Japanese send WWII mystery to grave

? Government officials laid flowers at a tomb Wednesday then sealed it on hundreds of human bone fragments, hoping to bury the debate on World War II human experiments by the Imperial Army.

Some researchers believe the shattered skulls and thigh bones are the remains of nearly 100 prisoners of war who died in germ warfare experiments conducted by the Imperial Army’s shadowy Unit 731 in northern China.

While the exact origins of bones remain a mystery, the Health Ministry maintained it was only appropriate to give them a final and proper burial after more than 10 years collecting dust in a Tokyo storehouse.

The bone fragments, some of which bore knife marks, bullet holes and drilling abrasions, immediately drew suspicion after they were unearthed in 1989 at the site of the wartime army’s medical school.

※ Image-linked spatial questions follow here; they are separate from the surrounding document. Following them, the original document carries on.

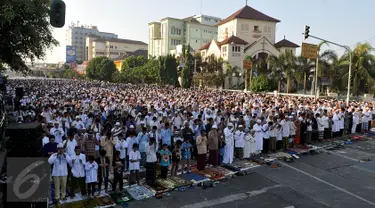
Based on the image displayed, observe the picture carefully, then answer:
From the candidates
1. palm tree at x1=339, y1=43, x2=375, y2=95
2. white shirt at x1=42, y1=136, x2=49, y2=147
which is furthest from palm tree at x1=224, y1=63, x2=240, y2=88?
white shirt at x1=42, y1=136, x2=49, y2=147

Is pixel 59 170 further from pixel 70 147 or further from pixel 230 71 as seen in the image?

The school was believed to have controlled the notorious Unit 731, based in Harbin, China, which historians and former unit members say injected prisoners of war with typhus, cholera and other diseases for biological war research.

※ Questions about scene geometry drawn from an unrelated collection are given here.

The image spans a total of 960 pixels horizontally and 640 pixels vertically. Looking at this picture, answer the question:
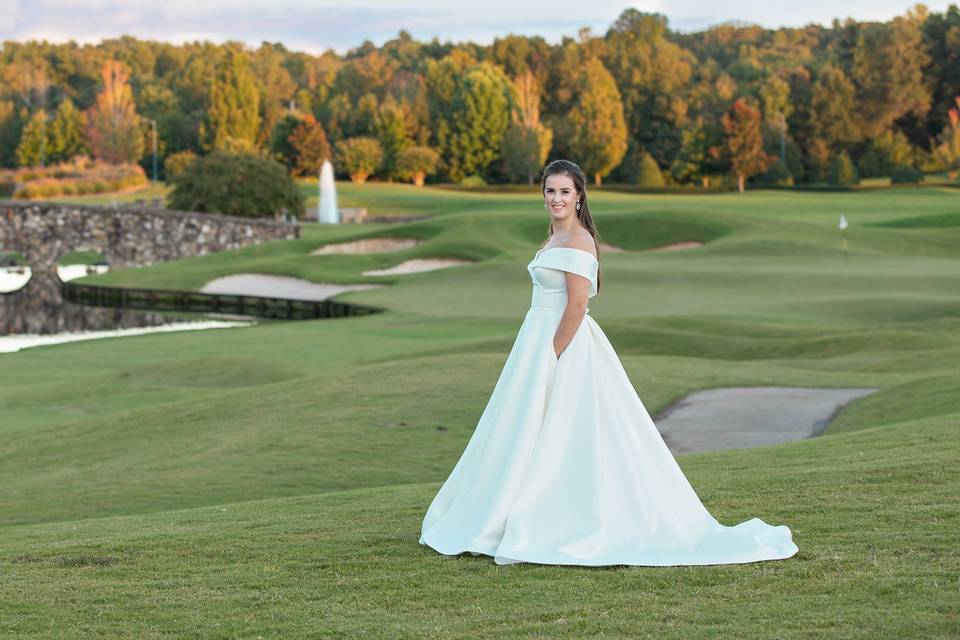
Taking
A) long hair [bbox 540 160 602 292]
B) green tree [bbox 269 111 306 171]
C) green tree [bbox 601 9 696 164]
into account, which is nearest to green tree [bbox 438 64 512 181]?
green tree [bbox 601 9 696 164]

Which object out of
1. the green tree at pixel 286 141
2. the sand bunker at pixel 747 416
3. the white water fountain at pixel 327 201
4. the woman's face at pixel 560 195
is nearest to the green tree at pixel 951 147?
the white water fountain at pixel 327 201

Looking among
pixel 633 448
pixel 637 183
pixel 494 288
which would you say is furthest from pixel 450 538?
pixel 637 183

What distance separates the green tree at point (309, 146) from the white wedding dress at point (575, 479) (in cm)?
9618

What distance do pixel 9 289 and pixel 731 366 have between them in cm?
4994

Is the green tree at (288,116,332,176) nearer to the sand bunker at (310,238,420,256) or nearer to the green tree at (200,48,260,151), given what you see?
the green tree at (200,48,260,151)

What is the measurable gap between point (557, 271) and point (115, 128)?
107909 mm

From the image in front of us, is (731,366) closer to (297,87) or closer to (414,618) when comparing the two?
(414,618)

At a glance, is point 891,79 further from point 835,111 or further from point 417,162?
point 417,162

Citing Unit 731’s close cooperation with the school, Keiichi Tsuneishi, a history professor at Kanagawa University, was among the first to say it was likely the bones were remnants of bodies shipped from China after the experiments.

Hajime Sakura, an anthropologist who briefly studied the bones shortly after they were discovered, said they were not conclusively linked to germ experimentation but displayed characteristics of experimental surgery at the least.